A Lesson from Java's Swing

So whenever possible, I like to apply things I learn in my hobby programming to my professional programming. Conversely though, sometimes I am inspired by the design of parts of icedtea-web (the project I work on at Red Hat). To be fair, this is more the design of Java's Swing library, but it got me thinking.

The menu code in Lanarts was pragmatic but also hackish. It piggy-backed the normal event loop and each menu was a pseudo-level. That meant there was a bunch of classes that inherited from GameInst that were only part of the menu code. The menu code was created based off these objects being planted into the pseudo-level, configured with callbacks to wire the menu logic and drawing, and just enough menu placement logic code so that things were spaced sanely on different resolutions.

Taking a Swing at a better design

Although it wasn't the first time I used Swing, recently while having to assemble a dialogue box with nothing but Swing layout managers, it struck me that this could be a good approach for Lanarts user interfaces. While Swing has a large number of obscure layouts, a comment struck me that I forget the source of: "Using GridLayout and BorderLayout you can create pretty much any interface". So I coded the equivalent of these in Lua. This resulted in two small classes:

1. InstanceLine:
Arranges objects in rows, this is similar to Java's GridLayout, but is designed to be especially convenient if you just want a single row.
2. InstanceBox:
Objects are added based on relative position; a value 0 to 1 is used for x & y coordinates. Using this layout you can easily align something against the center-top of a box, and another component on the center-bottom, for example.
Using these classes nested together, flexible layouts can be created with a lot less mucking around with coordinates. The x & y positions of each menu component are now calculated each time they are drawn, instead of being fixed absolute values. This allows each layout to only store relative positions, making logic simpler. As well components can be created without their locations having to be known at the time of creation.

The GameInst structure was abandoned as well, and instead a simple event loop was created in Lua.

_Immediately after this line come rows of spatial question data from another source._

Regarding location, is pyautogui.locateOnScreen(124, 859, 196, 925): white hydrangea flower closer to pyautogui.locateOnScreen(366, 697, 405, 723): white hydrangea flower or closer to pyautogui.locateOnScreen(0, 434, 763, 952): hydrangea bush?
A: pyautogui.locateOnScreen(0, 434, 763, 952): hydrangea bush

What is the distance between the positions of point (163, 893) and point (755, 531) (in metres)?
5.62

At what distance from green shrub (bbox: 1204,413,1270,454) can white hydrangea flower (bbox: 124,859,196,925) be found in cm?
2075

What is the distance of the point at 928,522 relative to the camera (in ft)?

It was really fun to code, and ended up being a large improvement. Here is a picture of the result with debugging code turned on:

Note this looks exactly like it did before -- not bad for a complete reprogramming in Lua!

The elegance with which it could be programmed made me feel a lot more confident in Lanarts ability to act as an effective moddable engine. I was able to code it in Lua with only take very brief breaks to quickly add a missing function or two on the C++ side.

One surprising inspiration I got is to have a similar mechanism for the level generation. A nested tree of randomly generated layouts could produce very interesting results!